§ Extrait de page

En froid avec les États-Unis qu’ils accusent d’avoir lâché leurs alliés (notamment le régime de Hosni Moubarak en 2011), de négliger la sécurité du Golfe, de négocier avec l’Iran, de se « braquer » sur l’affaire de l’assassinat du journaliste Jamal Khashoggi dans le consulat saoudien d’Istanbul et surtout de brandir la bannièredes droits de l’homme – quand cela les arrange – les Saoudiens ont résisté aux appels du pied pour condamner l’agression russe et ont refusé, jusqu’ici, de jouer leur rôle traditionnel de « producteur d’équilibre » en augmentant la production pétrolière, afin de pallier la perte du pétrole russe frappé par l’embargo. Les journaux saoudiens (tels que OKAZ ou Arab News) ne tarissent pas de commentaires sur la mutation de l’ordre international vers un « système multipolaire » et évitent de faire endosser à la Russie la seule responsabilité du conflit, décrit comme « un affrontement entre les puissances pour l’hégémonie mondiale » (voir l’article de Alain Gresh dans Le Monde Diplomatique, mai 2022) qui n’a rien à voir avec le respect de la légalité internationale.

Il faut reconnaître que la prise de distance de l’Arabie saoudite par rapport aux États-Unis, pourtant un allié stratégique depuis 1945, est antérieure à l’invasion russe de l’Ukraine. Depuis quelques années, en effet, et particulièrement depuis l’élection de Joe Biden, l’Arabie saoudite s’est rapprochée de la Russie de Vladimir Poutine dans un dessein de diversifier ses alliances stratégiques, d’éviter la concurrence pétrolière (Accord OPEP+ 2016 avec la Russie), et de s’assurer un accès aux technologies russes dans le domaine militaire et du nucléaire civil (Accord de coopération militaire de 2021).

Les Émirats arabes unis ne nourrissent pas les mêmes rancœurs à l’égard des États-Unis, mais ils ne souhaitent pas prendre position dans un conflit dont ils ne sont pas partie prenante. Aussi se sont-ils abstenus lors du vote du Conseil de sécurité, mais ils se sont ravisés, après de multiples pressions américaines et européennes, pour se rallier aux résolutions de l’Assemblée générale des Nations unies.

Cet atermoiement reflète le tiraillement d’un Émirat entre ses alliés traditionnels occidentaux et son nouveau partenaire russe, avec lequel il a signé un « partenariat stratégique » en 2018 avec une composante économique, militaire et technologique.

§ Objectif
Prolongez le texte sur l'attitude des monarchies du Golfe face à la guerre en Ukraine à partir de sa dernière phrase.

§ Extraits de données
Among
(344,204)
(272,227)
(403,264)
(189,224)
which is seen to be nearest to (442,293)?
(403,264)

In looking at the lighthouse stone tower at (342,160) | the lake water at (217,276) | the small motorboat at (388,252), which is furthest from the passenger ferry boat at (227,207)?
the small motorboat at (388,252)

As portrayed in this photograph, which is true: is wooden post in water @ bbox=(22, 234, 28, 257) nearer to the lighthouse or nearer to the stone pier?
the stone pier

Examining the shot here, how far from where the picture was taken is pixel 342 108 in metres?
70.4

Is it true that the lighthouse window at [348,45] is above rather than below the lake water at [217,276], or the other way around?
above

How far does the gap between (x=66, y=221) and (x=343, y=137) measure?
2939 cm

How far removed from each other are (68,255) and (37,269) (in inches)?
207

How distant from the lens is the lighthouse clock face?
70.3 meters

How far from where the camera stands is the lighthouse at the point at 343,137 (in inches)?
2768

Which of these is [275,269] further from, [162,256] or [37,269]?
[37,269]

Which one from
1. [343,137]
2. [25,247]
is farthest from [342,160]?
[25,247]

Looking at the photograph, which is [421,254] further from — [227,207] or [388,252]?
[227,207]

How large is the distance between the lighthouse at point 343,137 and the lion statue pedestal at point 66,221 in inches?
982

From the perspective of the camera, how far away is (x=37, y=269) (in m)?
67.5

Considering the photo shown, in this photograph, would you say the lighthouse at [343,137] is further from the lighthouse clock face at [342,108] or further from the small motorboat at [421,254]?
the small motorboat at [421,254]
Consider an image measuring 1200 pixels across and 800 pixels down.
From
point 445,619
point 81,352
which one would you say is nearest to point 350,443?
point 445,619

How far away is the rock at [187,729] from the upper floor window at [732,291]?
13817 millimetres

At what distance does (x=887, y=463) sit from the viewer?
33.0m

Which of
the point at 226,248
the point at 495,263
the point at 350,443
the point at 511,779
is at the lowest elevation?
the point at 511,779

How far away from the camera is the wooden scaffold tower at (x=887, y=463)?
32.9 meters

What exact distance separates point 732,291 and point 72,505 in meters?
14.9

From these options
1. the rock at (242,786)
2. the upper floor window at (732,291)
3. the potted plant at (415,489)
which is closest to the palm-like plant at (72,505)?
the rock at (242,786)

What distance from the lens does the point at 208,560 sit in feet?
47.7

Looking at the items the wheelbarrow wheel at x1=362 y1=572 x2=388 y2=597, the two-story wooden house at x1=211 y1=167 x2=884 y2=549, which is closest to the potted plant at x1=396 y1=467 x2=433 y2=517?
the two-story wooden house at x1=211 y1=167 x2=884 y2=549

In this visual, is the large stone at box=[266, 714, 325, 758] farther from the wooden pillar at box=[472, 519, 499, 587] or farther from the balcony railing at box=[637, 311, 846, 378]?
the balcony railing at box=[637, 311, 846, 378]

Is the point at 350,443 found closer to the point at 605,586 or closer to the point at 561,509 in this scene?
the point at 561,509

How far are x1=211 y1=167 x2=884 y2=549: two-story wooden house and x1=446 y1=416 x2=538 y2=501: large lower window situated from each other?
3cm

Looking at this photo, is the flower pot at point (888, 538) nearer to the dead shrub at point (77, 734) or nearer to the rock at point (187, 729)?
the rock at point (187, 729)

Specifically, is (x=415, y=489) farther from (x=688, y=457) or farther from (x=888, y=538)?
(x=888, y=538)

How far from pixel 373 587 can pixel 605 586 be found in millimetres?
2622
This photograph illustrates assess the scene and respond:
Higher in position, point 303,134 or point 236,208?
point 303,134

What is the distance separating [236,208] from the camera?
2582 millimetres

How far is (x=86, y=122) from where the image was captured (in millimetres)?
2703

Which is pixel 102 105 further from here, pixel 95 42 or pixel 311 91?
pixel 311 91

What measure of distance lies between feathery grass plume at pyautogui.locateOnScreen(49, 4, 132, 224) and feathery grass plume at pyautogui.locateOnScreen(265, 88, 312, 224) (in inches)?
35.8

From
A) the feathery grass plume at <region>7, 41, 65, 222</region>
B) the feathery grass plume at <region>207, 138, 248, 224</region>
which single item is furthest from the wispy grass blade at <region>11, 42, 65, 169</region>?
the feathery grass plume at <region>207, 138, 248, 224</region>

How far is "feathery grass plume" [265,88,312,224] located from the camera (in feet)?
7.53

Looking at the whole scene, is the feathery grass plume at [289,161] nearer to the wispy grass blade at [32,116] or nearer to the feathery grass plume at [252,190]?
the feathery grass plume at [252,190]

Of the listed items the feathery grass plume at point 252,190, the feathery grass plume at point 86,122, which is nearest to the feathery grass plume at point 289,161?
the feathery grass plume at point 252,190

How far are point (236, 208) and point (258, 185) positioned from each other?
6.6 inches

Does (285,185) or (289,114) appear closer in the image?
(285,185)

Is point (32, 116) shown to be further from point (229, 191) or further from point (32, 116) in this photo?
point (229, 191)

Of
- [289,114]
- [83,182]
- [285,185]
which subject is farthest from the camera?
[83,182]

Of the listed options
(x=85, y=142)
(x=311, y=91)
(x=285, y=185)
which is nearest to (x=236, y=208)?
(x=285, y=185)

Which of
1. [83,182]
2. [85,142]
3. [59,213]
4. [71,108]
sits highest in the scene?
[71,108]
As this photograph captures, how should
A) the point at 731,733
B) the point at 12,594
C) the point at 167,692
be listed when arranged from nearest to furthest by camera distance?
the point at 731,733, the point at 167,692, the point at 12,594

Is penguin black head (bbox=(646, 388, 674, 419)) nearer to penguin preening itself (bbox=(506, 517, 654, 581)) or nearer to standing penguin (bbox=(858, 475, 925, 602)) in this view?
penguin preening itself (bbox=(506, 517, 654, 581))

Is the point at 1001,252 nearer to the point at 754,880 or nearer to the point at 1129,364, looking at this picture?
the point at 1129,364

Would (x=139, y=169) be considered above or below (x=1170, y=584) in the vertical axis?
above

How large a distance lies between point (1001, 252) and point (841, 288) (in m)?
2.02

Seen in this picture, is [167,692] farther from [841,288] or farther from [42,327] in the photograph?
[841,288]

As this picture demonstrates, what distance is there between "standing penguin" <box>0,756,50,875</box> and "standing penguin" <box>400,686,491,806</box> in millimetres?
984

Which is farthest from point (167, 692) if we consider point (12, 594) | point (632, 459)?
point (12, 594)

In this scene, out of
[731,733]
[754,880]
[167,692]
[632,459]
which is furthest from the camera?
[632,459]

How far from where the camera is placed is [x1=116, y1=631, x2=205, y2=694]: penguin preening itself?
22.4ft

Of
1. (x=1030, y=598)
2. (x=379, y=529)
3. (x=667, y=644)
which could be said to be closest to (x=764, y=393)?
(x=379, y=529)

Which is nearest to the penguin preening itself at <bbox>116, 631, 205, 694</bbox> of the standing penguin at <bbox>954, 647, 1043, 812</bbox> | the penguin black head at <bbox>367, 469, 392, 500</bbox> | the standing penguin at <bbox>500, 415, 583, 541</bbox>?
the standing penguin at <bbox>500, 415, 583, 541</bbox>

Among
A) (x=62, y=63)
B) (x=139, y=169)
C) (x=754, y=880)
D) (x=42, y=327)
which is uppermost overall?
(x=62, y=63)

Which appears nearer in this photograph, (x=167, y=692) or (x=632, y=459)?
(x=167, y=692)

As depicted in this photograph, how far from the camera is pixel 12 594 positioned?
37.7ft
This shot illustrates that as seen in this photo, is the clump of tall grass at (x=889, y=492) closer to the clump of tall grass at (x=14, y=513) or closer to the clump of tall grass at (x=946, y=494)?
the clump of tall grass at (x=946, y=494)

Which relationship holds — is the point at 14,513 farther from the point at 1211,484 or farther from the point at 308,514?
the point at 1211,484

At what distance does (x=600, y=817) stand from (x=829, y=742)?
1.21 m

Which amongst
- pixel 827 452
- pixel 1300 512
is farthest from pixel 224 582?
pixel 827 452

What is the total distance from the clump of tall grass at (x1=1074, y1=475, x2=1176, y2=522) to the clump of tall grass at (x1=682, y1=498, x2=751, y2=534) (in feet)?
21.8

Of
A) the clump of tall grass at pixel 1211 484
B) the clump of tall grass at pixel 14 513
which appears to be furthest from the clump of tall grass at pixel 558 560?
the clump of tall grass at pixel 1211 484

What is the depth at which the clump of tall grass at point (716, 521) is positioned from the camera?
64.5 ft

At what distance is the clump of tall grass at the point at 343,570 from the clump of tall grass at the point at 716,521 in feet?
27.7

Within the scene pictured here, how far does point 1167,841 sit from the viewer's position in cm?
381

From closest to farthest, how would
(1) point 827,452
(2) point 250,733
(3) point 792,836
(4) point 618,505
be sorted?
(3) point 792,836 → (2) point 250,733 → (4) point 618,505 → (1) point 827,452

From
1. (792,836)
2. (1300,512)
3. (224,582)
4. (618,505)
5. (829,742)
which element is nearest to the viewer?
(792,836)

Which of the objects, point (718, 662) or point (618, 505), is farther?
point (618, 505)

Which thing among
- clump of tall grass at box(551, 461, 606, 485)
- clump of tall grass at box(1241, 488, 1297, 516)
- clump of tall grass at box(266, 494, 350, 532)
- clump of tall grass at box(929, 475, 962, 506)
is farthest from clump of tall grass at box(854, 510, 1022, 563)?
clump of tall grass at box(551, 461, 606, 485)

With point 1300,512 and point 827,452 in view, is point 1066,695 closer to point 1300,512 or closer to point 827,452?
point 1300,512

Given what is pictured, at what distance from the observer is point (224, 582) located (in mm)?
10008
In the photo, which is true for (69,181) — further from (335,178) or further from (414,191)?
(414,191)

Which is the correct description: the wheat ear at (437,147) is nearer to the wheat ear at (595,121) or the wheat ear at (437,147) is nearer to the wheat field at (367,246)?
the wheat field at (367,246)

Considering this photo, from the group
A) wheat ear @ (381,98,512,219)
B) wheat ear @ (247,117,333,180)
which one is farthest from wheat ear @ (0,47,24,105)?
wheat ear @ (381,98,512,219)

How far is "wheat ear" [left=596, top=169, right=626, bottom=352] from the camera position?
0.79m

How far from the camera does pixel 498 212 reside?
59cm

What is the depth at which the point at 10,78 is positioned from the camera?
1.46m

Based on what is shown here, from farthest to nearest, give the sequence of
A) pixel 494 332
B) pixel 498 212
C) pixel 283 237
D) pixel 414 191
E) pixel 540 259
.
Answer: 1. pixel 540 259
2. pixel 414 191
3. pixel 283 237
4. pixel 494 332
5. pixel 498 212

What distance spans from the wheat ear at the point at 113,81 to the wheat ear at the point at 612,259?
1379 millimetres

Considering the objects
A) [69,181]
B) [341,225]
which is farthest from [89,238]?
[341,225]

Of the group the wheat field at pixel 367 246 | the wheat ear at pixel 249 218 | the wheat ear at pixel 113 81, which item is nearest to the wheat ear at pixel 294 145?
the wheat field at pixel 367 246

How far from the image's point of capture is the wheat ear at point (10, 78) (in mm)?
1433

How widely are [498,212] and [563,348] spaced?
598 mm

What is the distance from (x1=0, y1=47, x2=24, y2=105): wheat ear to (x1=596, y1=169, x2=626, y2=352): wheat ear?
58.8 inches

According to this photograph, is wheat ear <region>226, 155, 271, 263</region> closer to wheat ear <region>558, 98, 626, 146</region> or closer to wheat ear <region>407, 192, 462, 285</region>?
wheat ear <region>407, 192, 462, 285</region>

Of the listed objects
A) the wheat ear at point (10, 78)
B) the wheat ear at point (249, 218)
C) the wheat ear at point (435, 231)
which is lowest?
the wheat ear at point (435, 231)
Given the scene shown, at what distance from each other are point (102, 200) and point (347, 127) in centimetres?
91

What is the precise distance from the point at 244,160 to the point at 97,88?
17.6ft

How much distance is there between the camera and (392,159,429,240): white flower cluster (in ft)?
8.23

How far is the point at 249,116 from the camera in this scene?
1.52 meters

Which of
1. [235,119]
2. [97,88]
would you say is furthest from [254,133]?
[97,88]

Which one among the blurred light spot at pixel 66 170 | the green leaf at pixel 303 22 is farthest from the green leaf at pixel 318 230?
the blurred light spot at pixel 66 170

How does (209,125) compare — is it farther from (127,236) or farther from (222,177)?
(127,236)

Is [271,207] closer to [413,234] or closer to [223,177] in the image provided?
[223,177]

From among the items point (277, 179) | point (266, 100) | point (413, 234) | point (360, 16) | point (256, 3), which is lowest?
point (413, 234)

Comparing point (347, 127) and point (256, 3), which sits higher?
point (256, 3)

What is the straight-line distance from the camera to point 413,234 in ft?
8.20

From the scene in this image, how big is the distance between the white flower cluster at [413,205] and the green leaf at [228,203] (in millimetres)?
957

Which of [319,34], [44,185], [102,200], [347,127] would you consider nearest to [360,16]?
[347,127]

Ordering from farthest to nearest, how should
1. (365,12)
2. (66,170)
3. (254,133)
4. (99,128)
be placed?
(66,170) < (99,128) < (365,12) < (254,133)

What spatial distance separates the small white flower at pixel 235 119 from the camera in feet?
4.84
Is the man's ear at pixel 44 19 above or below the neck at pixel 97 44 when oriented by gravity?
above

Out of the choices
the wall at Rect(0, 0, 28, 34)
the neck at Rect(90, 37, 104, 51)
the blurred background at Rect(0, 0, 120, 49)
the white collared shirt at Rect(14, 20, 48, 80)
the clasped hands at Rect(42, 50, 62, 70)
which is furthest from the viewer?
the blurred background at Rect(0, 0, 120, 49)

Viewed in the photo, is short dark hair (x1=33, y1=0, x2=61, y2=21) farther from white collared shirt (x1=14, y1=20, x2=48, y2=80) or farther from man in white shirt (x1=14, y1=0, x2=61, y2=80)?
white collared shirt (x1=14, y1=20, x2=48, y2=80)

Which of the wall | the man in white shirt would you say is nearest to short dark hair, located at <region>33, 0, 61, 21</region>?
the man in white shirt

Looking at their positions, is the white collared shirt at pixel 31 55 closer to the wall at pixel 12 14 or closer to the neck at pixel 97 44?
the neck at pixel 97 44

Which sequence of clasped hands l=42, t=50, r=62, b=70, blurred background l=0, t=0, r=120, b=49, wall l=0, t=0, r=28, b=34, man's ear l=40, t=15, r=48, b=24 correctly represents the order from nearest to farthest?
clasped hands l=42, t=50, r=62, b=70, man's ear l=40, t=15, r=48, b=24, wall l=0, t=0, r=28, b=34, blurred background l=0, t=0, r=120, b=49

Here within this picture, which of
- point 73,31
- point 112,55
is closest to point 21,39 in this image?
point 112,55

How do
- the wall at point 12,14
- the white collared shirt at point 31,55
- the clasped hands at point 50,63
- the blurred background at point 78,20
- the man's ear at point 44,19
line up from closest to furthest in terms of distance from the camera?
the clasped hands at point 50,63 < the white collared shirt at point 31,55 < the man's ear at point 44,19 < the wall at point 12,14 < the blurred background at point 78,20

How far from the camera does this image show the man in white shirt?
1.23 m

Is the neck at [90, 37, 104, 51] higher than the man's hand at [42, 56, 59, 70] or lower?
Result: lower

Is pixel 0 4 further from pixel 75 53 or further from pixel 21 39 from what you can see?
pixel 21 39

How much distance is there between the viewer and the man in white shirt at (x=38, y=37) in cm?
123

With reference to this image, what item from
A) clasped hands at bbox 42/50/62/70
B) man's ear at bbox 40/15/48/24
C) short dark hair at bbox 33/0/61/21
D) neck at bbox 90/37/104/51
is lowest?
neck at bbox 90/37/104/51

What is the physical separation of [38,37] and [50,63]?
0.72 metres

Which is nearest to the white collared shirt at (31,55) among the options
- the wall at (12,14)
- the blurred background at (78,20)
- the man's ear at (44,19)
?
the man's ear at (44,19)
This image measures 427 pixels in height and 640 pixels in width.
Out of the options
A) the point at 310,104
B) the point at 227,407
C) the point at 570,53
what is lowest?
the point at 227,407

§ Réponse
Il faut reconnaître que les Émirats et la Russie sont sur la même longueur d’ondes sur de nombreux sujets : la réhabilitation du régime de Bachar al Assad, leur rejet des Frères musulmans, leur plaidoyer pour un « monde multipolaire » et leur préférence pour la « stabilité autoritaire ». Ce dernier point est primordial et explique, en grande partie, la percée de la Chine et de la Russie au Moyen-Orient et en Afrique du Nord.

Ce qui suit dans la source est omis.